An asterisk search operator inside quotations

I was hoping this part of my query would return rows with viral infection and viral infections. This isn’t possible?

MATCH (keyword) AGAINST (‘“viral infection*”’ in boolean mode)

Thanks

Depending on what server you are querying:


select
*
from
table_name
where
column_name like '%viral infection%'

there’s a problem with LIKE and a leading wildcard, however…

I’m not able to test at the moment, is this because it will be expecting a character to be present?

no, the problem is that LIKE with a leading wildcard cannot use a normal index (if one exists), and requires a table scan

whereas the fulltext index search should be close to instantaneous

the LIKE with a leading wildcard works the same as if i asked you to go to your white pages phone book and pull out all the last names with “sto” somewhere in them – Astor, Caston, Johnstone, Winston – so you have to read the entire book sequentially to find them all

Ah, performance wise absolutely. I suppose I could / should have brought that up.

So with my query above, is there any way to return both viral infection as well as viral infections?

Thank you.


where column_name in ('viral infection', 'viral infections')


where (column_name = 'viral infection' or column_name = 'viral infections')

Yes, those work too. But the goal is to keep it in this boolean format:

MATCH (keyword) AGAINST (‘“viral infection*”’ in boolean mode)

Because sometimes I throw lots of other keywords in there like:

“viral infection”, oregano, “immune system”, ill*, wart*

What does boolean format have to do with anything. If you want an absolute flexible query then use my first suggestion, though it will be slower unless you do not need the wildcard at the beginning of the string.

It has to do with Boolean FULL TEXT searches:
http://dev.mysql.com/doc/refman/5.5/en/fulltext-boolean.html

Busboy, I believe your query should return both terms you are looking for the way it is now.

It has nothing to do with what he is trying to accomplish.

* _DATASET ENTRIES_
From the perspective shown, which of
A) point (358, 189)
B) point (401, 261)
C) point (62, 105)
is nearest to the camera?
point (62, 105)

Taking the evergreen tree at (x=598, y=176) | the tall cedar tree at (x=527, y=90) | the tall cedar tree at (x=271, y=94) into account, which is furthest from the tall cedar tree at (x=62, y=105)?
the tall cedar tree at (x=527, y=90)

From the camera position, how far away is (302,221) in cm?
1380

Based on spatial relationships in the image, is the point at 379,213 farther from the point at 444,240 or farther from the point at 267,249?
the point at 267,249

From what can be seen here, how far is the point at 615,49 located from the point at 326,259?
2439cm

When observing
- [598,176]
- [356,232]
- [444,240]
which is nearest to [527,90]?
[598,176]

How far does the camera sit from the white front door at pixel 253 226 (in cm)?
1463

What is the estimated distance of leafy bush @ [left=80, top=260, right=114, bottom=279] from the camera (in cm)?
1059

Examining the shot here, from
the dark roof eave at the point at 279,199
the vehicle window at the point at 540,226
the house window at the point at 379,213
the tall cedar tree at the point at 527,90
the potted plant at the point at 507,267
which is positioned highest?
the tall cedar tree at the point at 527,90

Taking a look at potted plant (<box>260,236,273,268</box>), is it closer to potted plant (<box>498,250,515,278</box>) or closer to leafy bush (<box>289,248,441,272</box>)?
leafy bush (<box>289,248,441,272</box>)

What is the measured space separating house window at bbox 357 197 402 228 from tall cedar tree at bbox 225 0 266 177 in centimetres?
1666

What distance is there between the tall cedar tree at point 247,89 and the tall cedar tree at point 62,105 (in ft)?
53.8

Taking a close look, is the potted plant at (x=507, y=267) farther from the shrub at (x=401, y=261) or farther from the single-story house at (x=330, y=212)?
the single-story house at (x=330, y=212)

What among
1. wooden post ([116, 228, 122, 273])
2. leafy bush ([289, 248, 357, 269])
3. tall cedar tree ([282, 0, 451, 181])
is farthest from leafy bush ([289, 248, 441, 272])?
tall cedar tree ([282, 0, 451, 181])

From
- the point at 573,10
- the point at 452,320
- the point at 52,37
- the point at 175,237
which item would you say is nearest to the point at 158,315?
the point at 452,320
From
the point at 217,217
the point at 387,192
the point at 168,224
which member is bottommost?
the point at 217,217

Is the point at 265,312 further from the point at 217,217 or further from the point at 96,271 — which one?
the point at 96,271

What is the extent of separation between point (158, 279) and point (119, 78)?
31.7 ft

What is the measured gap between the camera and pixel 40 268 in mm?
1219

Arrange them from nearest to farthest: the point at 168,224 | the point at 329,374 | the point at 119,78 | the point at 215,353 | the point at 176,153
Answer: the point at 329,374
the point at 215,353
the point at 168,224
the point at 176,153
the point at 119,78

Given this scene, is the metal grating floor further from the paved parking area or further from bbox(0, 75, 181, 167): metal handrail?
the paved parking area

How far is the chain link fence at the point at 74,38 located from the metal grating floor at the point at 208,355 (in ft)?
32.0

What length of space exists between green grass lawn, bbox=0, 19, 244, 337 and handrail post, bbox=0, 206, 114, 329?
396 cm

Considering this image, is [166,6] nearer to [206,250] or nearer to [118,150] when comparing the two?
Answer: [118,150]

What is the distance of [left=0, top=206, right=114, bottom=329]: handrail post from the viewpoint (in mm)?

* _EXERCISE REQUIREMENTS_
Return the full forum thread on wildcard searches inside quoted phrases, word for word, with nothing changed or left out.

* _ANSWER BOX_
An asterisk search operator inside quotations

I was hoping this part of my query would return rows with viral infection and viral infections. This isn’t possible?

MATCH (keyword) AGAINST (‘“viral infection*”’ in boolean mode)

Thanks

Depending on what server you are querying:


select
*
from
table_name
where
column_name like '%viral infection%'

there’s a problem with LIKE and a leading wildcard, however…

I’m not able to test at the moment, is this because it will be expecting a character to be present?

no, the problem is that LIKE with a leading wildcard cannot use a normal index (if one exists), and requires a table scan

whereas the fulltext index search should be close to instantaneous

the LIKE with a leading wildcard works the same as if i asked you to go to your white pages phone book and pull out all the last names with “sto” somewhere in them – Astor, Caston, Johnstone, Winston – so you have to read the entire book sequentially to find them all

Ah, performance wise absolutely. I suppose I could / should have brought that up.

So with my query above, is there any way to return both viral infection as well as viral infections?

Thank you.


where column_name in ('viral infection', 'viral infections')


where (column_name = 'viral infection' or column_name = 'viral infections')

Yes, those work too. But the goal is to keep it in this boolean format:

MATCH (keyword) AGAINST (‘“viral infection*”’ in boolean mode)

Because sometimes I throw lots of other keywords in there like:

“viral infection”, oregano, “immune system”, ill*, wart*

What does boolean format have to do with anything. If you want an absolute flexible query then use my first suggestion, though it will be slower unless you do not need the wildcard at the beginning of the string.

It has to do with Boolean FULL TEXT searches:
http://dev.mysql.com/doc/refman/5.5/en/fulltext-boolean.html

Busboy, I believe your query should return both terms you are looking for the way it is now.

It has nothing to do with what he is trying to accomplish.